• Buddahriffic@lemmy.world
    link
    fedilink
    arrow-up
    5
    ·
    2 months ago

    This isn’t even cyber security IMO. It’s just social engineering and doesn’t require any kind of technical knowledge to understand or avoid.

    Unless you’re dealing with mafia loansharks or something, there isn’t often immediate urgency on any kind of payments. And even if it is a loanshark, you’ll likely have an idea of the debt before being approached about it.

    And government services take payments in the form of legal currency through direct means. Cash, cheques sent to a specific address (inside the country), bank transfers. Not gift card codes sent over the phone or chat.

    If it’s legit, they’ll also know your name and other information. Though just because they do know information doesn’t mean it’s legit because they might have gotten your phone number with a name and other information attached. So use this as a way to rule out those who don’t know (in my experience they tend to just give up if they ask your name and you point out they should already have that information if there’s a warrant or whatever bullshit they are trying to tell you).

    • EABOD25@lemm.ee
      link
      fedilink
      English
      arrow-up
      6
      ·
      2 months ago

      There’s scams that will call you and tell you that need to go to this specific website or allow them access to your bank account. One is phishing, the other is brute force. Both very popular scam tactics

      • Buddahriffic@lemmy.world
        link
        fedilink
        arrow-up
        2
        ·
        2 months ago

        Yeah, though I’d still say that those are scams that use technology rather than scams that require technical knowledge to avoid. Don’t just trust anyone that cold calls you or sends a message. If they make a claim that you owe them anything, don’t just take their word for it.

        They have a legal obligation (both in the US and in many other jurisdictions) to provide a written notice within 5 days or validation of the debt within 30. If they say they don’t have your address to send either of those to, that’s another red flag.

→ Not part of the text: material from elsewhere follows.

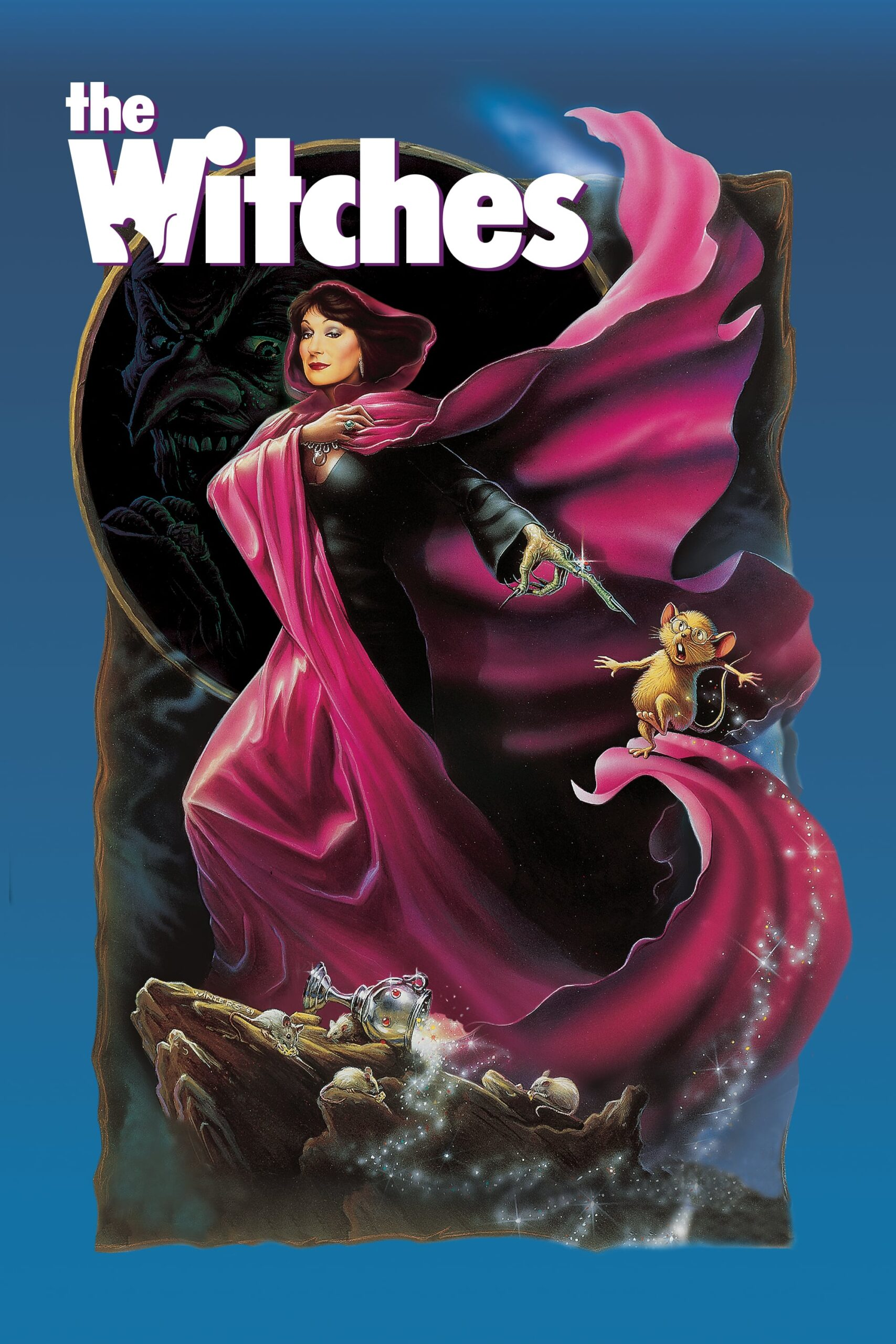"Poster for the movie ""The Witches"""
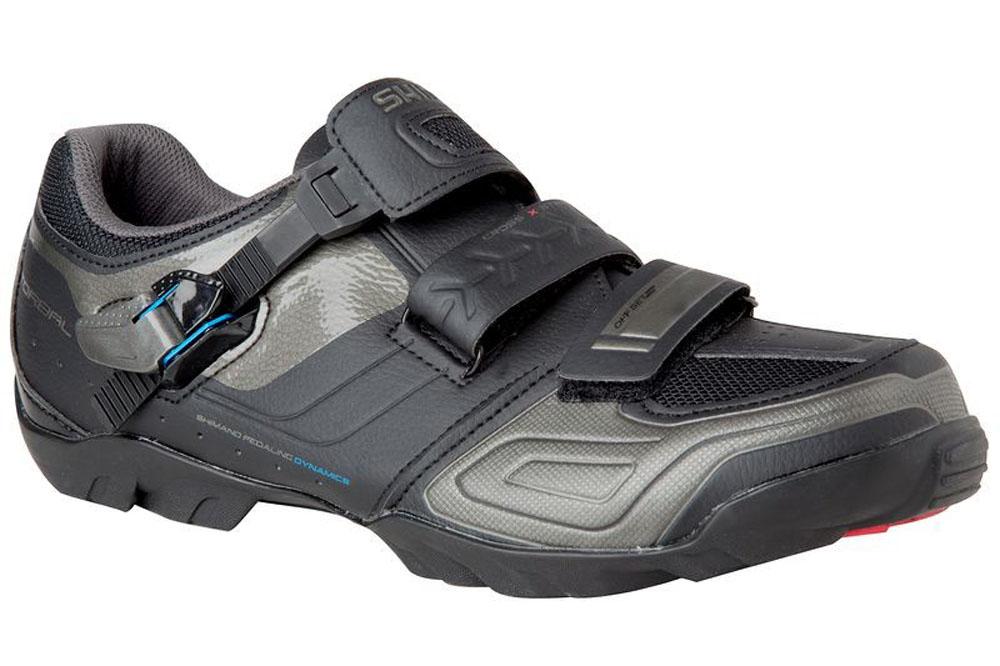 7e8210b9d0b Shimano M089 shoe review - MBR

It might also limit their ability to legally pursue the debt even if it is valid because they have an obligation to provide that written notice and debt validation. The debt doesn’t disappear in that case, but it could end up in limbo until the statute of limitations passes (though could also affect your credit rating in the meantime).

        Just knowing this non-technical information can turn these scams from panic-inducing events that cause a sense of urgency to mild annoyances or even sources of entertainment if you have the patience to fuck with the scammers and waste their time getting their hopes up that they’ve got another pay day coming. Some real masters of reverse scamming have even managed to get money from the scammers.

        My point is that these things shouldn’t just be taught in technical contexts because they involve websites or cell phones, but should be a part of the mainstream education process because websites and cell phones are mainstream.